We are committed to further sharpening our focus on competition and innovation, and supporting economic growth and cost benefit analyses (CBAs) are an important tool we use to help us identify the impacts of potential regulatory interventions – assessing the positive change they make.
We use CBAs where they are valuable to our decision making – not just when they are required by law.
CBAs help us make evidence-based decisions
It is important that our decisions are evidence-based and use sound analysis to support world-leading payment systems.
As confirmed in our January 2025 Strategy Update, we want competition and innovation to deliver accessible, convenient, secure, trusted and value for money services that meet people’s and businesses’ needs.
CBAs already help us in this mission, and they will continue to do so. They:
- help us formulate and identify problems
- provide a framework for articulating why and how our intervention might help improve on existing outcomes (that is, create more benefit than cost overall)
- can aid more effective and transparent consultation, and support engagement with stakeholders.
CBAs in themselves can’t provide the answer: they won’t on their own identify the best option.
We use CBAs to assess the scale and direction of different types of impact, taking account of the inevitable risks and uncertainties. They highlight trade-offs and are a way of assessing the likelihood of positive impacts if we act compared to if we do not.
There are challenges and limitations to applying CBAs: importantly some impacts cannot be quantified. There’s well-established best practice on some of the methodological challenges to CBAs (for example in HM Treasury’s Green Book), but there is often no clear right or wrong approach.

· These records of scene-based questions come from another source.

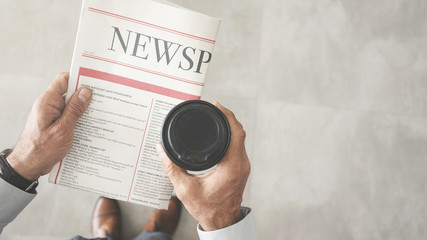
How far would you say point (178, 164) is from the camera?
489 mm

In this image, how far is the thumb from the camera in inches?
22.4

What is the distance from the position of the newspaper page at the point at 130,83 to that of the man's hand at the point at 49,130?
2cm

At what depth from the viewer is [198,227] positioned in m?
0.57

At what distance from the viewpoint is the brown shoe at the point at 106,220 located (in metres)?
0.85

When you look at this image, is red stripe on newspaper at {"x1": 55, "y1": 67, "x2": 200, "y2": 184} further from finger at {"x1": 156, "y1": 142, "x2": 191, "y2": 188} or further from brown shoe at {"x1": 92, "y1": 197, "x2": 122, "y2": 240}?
brown shoe at {"x1": 92, "y1": 197, "x2": 122, "y2": 240}

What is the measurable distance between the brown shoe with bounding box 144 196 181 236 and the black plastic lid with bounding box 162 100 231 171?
0.46 m

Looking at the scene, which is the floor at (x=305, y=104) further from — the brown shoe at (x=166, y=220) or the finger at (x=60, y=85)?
the finger at (x=60, y=85)

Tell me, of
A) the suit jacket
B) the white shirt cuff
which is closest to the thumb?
the suit jacket

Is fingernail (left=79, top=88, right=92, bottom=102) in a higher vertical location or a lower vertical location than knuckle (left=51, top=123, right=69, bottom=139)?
higher

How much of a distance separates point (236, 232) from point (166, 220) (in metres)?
0.41

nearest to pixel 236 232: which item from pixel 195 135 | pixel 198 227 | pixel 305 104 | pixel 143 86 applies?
pixel 198 227

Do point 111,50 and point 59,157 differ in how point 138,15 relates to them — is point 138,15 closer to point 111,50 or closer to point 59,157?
point 111,50

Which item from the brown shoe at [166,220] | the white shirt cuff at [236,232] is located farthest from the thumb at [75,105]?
the brown shoe at [166,220]

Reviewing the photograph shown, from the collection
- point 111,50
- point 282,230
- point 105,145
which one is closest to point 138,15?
point 111,50
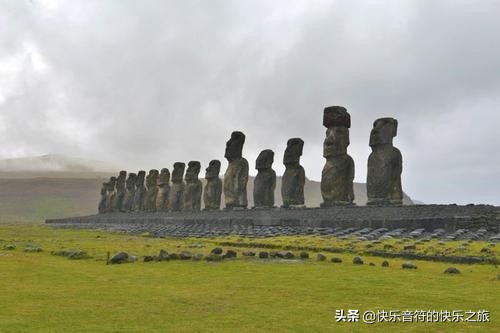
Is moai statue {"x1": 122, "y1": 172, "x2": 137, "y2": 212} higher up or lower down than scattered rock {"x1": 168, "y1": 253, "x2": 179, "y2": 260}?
higher up

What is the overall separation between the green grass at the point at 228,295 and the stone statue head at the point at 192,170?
1163 inches

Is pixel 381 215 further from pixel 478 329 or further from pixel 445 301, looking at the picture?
pixel 478 329

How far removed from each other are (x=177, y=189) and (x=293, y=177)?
17.6 metres

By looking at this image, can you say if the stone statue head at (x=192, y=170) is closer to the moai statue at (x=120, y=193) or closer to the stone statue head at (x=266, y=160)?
the stone statue head at (x=266, y=160)

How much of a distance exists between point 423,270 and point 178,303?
449cm

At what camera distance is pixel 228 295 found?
6754 millimetres

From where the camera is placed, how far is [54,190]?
412 ft

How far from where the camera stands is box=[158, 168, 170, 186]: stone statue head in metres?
45.2

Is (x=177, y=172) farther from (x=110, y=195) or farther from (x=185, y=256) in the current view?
(x=185, y=256)

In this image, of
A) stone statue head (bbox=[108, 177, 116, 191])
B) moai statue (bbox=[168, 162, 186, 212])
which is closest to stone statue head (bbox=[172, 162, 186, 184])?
moai statue (bbox=[168, 162, 186, 212])

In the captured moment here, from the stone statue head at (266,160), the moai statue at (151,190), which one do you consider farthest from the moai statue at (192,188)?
the stone statue head at (266,160)

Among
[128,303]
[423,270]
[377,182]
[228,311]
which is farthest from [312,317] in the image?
[377,182]

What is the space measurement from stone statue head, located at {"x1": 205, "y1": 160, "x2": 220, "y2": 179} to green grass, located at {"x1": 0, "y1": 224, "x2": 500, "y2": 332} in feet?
85.1

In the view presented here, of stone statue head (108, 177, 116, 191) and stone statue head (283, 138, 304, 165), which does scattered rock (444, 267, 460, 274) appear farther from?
stone statue head (108, 177, 116, 191)
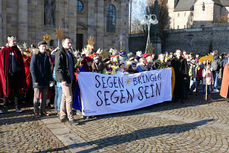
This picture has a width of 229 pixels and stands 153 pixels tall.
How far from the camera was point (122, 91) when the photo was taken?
7777 millimetres

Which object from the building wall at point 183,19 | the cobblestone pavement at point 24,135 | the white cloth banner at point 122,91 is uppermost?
the building wall at point 183,19

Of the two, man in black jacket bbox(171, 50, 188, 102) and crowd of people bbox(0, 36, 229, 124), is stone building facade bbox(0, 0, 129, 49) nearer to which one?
crowd of people bbox(0, 36, 229, 124)

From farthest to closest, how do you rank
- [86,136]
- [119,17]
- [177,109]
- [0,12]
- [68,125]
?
[119,17] → [0,12] → [177,109] → [68,125] → [86,136]

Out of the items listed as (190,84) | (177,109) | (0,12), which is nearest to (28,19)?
(0,12)

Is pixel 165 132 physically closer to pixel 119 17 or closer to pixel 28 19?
pixel 28 19

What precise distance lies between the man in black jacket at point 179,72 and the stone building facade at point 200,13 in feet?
168

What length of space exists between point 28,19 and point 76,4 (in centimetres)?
619

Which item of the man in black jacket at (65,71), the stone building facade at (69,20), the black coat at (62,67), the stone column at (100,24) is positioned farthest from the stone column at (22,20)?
the black coat at (62,67)

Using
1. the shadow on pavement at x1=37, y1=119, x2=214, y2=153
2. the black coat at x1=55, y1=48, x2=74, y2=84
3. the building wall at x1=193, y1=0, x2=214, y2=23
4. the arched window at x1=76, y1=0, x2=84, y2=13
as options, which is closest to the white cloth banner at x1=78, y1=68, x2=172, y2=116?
the black coat at x1=55, y1=48, x2=74, y2=84

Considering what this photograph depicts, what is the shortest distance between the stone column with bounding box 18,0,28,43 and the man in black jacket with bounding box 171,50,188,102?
60.3 feet

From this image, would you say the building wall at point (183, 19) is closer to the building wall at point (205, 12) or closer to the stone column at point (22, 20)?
the building wall at point (205, 12)

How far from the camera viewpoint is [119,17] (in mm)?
32000

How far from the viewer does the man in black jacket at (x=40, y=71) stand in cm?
643

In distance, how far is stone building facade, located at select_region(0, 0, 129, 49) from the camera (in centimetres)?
2339
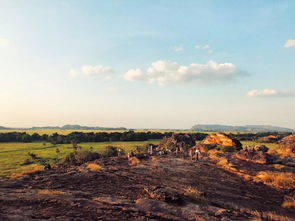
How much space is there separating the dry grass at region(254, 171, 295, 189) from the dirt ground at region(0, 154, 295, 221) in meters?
0.88

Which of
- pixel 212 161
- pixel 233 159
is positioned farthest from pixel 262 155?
pixel 212 161

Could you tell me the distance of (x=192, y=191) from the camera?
47.0 ft

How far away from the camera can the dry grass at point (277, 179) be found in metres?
19.0

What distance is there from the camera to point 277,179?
19547 mm

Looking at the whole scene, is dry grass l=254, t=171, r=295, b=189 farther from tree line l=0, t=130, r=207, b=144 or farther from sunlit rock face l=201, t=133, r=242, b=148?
tree line l=0, t=130, r=207, b=144

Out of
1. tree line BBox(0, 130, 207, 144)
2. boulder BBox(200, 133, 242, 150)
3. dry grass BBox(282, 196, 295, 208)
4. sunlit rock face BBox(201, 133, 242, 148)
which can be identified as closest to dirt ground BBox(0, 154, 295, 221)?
dry grass BBox(282, 196, 295, 208)

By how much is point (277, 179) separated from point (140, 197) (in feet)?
44.2

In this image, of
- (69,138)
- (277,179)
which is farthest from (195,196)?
(69,138)

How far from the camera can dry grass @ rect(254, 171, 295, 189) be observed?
749 inches

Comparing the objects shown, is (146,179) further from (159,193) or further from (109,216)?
(109,216)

But the structure of a CBA still helps. For example, even if benefits cannot be quantified, understanding whether relatively small or large changes would be required for them to outweigh costs is important.
Need for transparency and accountability
Following our consultation in September 2024, we published our final Statement of Policy on our cost benefit analysis framework.
We’d like to thank all stakeholders, especially the FCA CBA Panel, for their input and contributions.
The document establishes some key principles that guide our general approach to CBAs: why and how we carry out CBA.
The FCA CBA Panel, which we’re required to engage with (in some cases by statute) was established in June 2024.
We welcomed the Panel’s creation and our engagement with it has been valuable and constructive.
We strongly believe that the transparency in our Statement of Policy - and external expert advice the Panel can give - will help us improve our CBAs, and in the Panel’s first interim annual report, it was positive about our general approach.
We’re currently considering how to implement its recommendations and look forward to continuing our engagement.
Our approach is flexible and will need to evolve and adapt
Our statement of policy on CBA is a principles-based framework, providing our high level approach.
We think these principles will remain relatively stable over time, but expect to supplement our policy statement with shorter, more targeted and complementary material. These will reflect evolving best practice and also set out our approach on more detailed areas of methodology.
For example, the FCA CBA Panel has already recommended we develop a clear policy on how CBAs reflect our statutory objectives and regulatory principles.
Our framework will also be a strong foundation for us to reflect and act on stakeholder feedback (including from the FCA CBA Panel) which we might receive.
To be effective, our interventions need to be well evidenced, transparent and clear about how outcomes will be improved for those making and receiving payments.
CBAs are an important tool that help us do this.
We would very much welcome ongoing stakeholder feedback and engagement on the issue of CBAs. We’re always interested to hear your reflections, ideas and concerns.